# Text block
========
# Advice re stray cat



## Hezbez (Feb 7, 2009)

We have a cat who cuts through our garden most days.

It is quite thin, long haired and very unkempt looking. It is always mooching around looking for food but is very timid. I presume it is a stray/semi feral.

I've tried to coax it near me, but it is very scared and up until today it has always run off when it sees a human. 

Today I managed to get within 10 feet of it, and I fed it some dry cat food. It scoffed it up whilst constantly checking it had an exit route.

Around this time my own cat, who had been peacefully sleeping in her warm basket, suddenly sensed something was up and demanded to be let outside, no doubt to try and see off the competition! I kept her in.

I am quite keen to continue feeding this stray, just to try and make it's life a wee bit easier, but not at the expense of stressing out or upsetting my own (14 year old) cat. 

Do you think it's a bad idea to encourage the stray by putting food out for it? I feel quite sorry for it, and it looks like it could be a beautiful cat (long haired smokey grey) if it could receive some care and attention.

Thanks


----------



## DTPCHEMICALS (Jul 24, 2006)

Cats like to roam. Its owners may have moved house or even passed away. At worst not be bothered with it. A cat is for life not just for Christmas as the slogan goes.
========
# Challenge 1
Using the stray cat thread above, answer these questions:
(a) What color does the poster think the stray could be with care?
(b) How old is the poster's own cat?
(c) How close did the poster get to the stray today?
# Challenge 2
Turn the paragraph in the stray cat thread that begins "It is quite thin" into a short bulleted list that keeps its main facts.

# Data
========
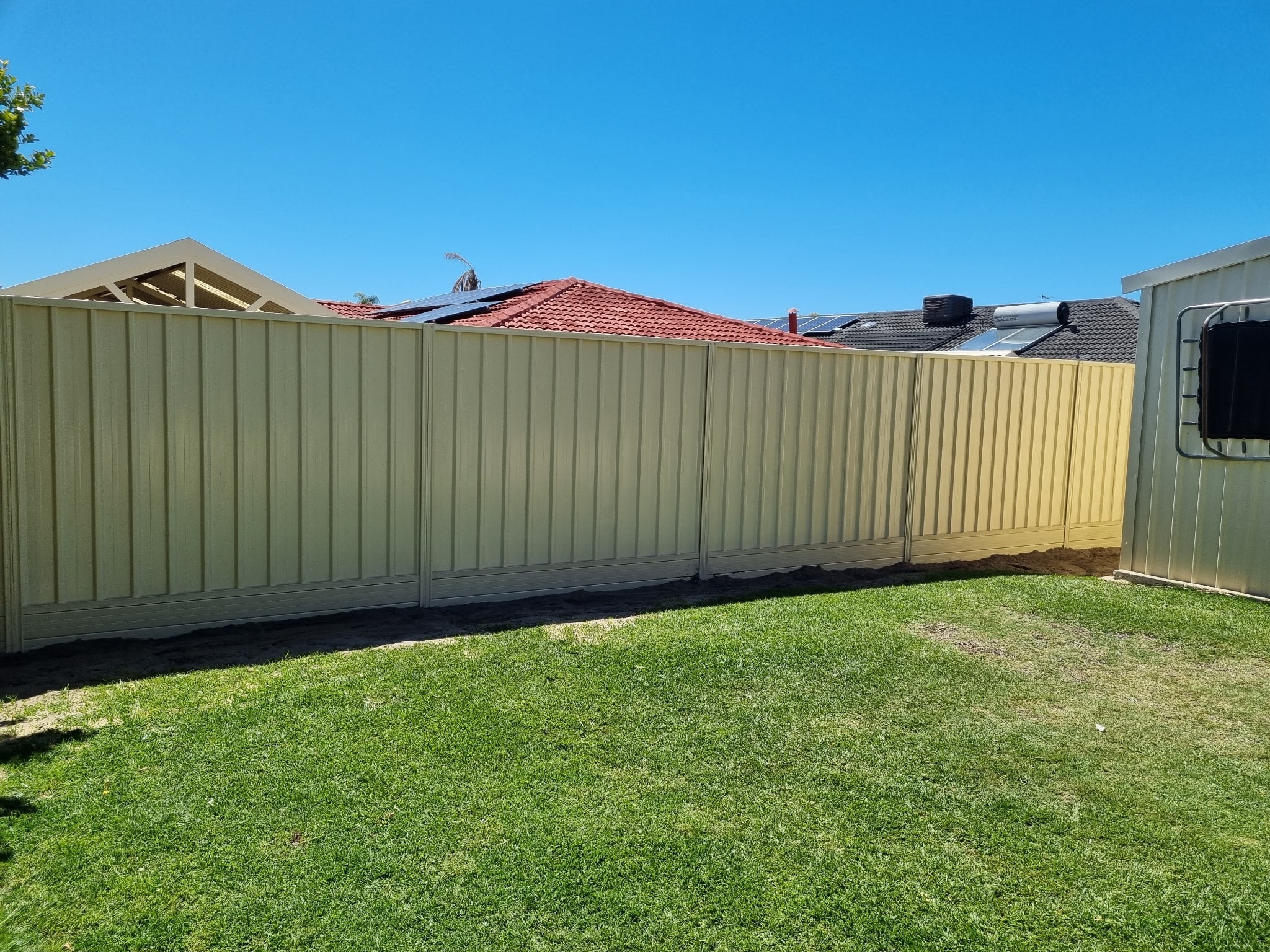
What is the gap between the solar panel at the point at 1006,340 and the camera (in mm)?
========
# Final result 1
(a) Long haired smokey grey.
(b) 14 years old.
(c) Within 10 feet.

# Final result 2
- The cat is quite thin, long haired and very unkempt looking.
- It is always mooching around looking for food.
- It is very timid.
- The poster presumes it is a stray or semi feral.